Twenty years ago, I followed a classic body-part weight training split, with a few days of steady-state cardio. This was the base for my 20s. Nothing magical, but probably how most people in the world still train today. In 2012, I enrolled in a personal training course and it bored the you-know-what out of me, as it perpetuated that old-fashioned methodology.
In my early 30s, my training changed drastically and I have maintained this training philosophy since. A functional, strength-focused programme built on the fundamentals of movement patterns first. It is built on barbells, dumbbells and kettlebells. It places a priority on movement. This is highly effective because it builds muscle tissue, and by sheer exertion, burns fat. To learn how to exercise like this, you must employ a coach — don’t try to copy a video as you will get it wrong. This advice is for your safety and to get the most benefit from the training.
Since then, and depending on whether I felt the need to “shape up” a bit, I would introduce varying amounts of high-intensity interval training, and in the past few years have added running.

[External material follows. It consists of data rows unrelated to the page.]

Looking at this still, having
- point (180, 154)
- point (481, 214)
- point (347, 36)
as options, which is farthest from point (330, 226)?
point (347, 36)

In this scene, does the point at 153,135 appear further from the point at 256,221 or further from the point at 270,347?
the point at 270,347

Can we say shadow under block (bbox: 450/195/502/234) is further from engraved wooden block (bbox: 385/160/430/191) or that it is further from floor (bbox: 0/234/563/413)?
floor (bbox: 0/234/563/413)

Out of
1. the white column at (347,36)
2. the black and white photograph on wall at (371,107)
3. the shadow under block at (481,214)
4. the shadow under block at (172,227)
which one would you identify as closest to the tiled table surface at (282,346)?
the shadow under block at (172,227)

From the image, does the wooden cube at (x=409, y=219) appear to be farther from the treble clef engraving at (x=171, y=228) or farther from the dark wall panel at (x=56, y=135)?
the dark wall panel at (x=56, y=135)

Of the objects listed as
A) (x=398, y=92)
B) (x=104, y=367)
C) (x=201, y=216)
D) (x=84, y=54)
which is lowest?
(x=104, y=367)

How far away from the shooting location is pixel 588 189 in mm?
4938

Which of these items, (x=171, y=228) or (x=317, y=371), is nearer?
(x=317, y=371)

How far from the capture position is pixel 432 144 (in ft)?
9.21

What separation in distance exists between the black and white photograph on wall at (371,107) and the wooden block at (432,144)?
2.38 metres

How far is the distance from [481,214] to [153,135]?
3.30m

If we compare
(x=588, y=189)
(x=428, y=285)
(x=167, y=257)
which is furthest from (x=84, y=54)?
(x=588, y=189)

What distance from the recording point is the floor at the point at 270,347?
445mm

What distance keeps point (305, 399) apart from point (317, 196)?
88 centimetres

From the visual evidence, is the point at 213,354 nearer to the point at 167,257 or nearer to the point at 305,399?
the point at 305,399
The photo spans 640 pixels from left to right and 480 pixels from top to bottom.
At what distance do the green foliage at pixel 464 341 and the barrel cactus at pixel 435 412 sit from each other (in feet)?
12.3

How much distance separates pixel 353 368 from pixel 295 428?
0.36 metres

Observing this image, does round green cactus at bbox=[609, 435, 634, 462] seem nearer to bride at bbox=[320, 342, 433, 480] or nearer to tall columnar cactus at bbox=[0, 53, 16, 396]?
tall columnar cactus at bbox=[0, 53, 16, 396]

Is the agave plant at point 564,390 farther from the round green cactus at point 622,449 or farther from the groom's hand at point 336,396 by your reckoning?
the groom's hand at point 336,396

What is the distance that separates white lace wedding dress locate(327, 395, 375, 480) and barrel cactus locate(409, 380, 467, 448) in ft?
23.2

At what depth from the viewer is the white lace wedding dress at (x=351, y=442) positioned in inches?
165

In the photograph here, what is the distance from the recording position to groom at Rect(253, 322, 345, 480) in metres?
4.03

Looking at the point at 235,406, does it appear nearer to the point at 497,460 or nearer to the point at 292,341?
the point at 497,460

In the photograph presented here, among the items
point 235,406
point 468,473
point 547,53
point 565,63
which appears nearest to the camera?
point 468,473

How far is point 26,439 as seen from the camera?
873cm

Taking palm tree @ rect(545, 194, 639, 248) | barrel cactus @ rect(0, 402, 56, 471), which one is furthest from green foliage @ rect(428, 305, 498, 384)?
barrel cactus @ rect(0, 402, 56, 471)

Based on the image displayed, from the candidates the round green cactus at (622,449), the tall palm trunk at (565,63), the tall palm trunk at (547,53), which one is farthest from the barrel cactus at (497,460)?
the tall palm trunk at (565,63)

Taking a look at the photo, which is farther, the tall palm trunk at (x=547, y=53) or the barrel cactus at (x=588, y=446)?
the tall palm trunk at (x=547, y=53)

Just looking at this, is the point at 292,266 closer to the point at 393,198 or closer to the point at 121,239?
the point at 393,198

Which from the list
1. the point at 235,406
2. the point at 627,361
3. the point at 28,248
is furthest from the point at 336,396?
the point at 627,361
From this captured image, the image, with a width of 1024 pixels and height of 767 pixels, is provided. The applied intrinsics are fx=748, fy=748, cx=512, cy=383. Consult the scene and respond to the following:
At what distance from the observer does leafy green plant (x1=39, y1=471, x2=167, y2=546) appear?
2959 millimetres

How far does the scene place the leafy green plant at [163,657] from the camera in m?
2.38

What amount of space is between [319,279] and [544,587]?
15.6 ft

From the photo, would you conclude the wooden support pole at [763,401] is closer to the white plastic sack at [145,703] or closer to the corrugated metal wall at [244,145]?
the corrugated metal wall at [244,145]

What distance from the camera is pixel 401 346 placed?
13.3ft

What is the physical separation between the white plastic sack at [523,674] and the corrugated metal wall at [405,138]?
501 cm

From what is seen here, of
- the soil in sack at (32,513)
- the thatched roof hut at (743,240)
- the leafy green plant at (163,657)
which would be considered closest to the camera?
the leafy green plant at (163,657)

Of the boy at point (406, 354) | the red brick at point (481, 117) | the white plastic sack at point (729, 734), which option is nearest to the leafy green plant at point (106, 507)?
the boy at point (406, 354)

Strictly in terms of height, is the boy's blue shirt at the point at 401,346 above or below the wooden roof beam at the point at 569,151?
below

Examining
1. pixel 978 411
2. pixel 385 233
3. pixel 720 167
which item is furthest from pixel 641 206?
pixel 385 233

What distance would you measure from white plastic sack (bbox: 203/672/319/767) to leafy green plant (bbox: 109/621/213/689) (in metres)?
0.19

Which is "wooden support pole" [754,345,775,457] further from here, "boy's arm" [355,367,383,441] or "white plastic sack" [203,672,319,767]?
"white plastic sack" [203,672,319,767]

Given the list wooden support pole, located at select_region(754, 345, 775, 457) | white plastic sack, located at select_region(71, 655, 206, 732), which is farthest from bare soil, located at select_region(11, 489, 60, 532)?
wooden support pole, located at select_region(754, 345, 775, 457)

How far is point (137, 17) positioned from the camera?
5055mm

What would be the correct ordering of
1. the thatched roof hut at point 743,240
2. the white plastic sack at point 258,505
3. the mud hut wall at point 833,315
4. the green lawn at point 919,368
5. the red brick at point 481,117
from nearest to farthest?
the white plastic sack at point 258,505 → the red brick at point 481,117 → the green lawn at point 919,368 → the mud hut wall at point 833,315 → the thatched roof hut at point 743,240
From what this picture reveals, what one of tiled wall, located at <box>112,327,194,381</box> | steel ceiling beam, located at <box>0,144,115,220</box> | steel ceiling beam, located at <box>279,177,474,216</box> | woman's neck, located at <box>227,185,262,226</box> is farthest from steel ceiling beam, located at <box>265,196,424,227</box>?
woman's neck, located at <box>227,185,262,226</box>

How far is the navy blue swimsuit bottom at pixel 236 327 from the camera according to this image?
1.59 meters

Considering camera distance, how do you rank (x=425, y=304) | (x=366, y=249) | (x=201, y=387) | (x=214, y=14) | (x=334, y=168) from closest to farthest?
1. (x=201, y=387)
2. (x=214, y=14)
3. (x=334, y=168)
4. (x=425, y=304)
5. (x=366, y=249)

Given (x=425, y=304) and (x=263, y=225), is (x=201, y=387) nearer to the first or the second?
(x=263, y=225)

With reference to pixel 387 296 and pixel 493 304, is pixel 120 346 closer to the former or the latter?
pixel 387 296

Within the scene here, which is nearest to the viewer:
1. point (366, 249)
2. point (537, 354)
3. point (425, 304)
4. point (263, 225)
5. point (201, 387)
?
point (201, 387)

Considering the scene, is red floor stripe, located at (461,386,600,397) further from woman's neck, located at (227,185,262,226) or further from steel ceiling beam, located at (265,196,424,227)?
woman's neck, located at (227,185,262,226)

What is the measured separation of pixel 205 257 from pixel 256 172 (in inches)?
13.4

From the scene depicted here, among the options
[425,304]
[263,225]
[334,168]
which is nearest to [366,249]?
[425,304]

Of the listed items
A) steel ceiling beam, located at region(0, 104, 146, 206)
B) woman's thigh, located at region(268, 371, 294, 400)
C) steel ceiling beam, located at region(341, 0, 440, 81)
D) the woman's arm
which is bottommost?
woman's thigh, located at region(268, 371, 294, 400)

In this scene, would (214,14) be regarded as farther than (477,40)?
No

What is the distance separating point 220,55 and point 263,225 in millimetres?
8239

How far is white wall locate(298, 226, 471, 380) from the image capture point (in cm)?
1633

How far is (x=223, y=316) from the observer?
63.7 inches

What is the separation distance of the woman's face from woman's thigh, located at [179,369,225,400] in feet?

Have I kept six pack abs every month since? No — because one gets lazy … but throw out the ice cream, start running more and viola, magic happens.
The last question is: what should I eat?
This is perhaps the most mind-boggling of the lot, because healthy eating and diet-related content is about the easiest to access. Everyone has at least a working knowledge of what good food is, what bad food is, and what overeating is and what undereating is. It doesn’t matter whether you follow a Mediterranean diet, a banting diet or believe in the virtues of whole carbohydrates, there is a dietician or nutritionist who can help you build a good eating plan. Invest in one.
I’ve tried all eating styles and they all work if followed properly, and none work if followed half-heartedly or only when it suits you — which accounts for most people in the world.
The answer: Diet is the foundation and without this you are not building anything. Most people understand they should “do cardio” but adding strength training will, in my experience, shape things like never before. Google the health benefits of strength training for men and women — it’s a no-brainer.
Nothing will work if you are not consistent, week after week, month after month. Finally, supplements are there to supplement — and not replace — diet and training. If you’d like to be in shape by December, clean out your pantry, hire a trainer, and exercise often and hard.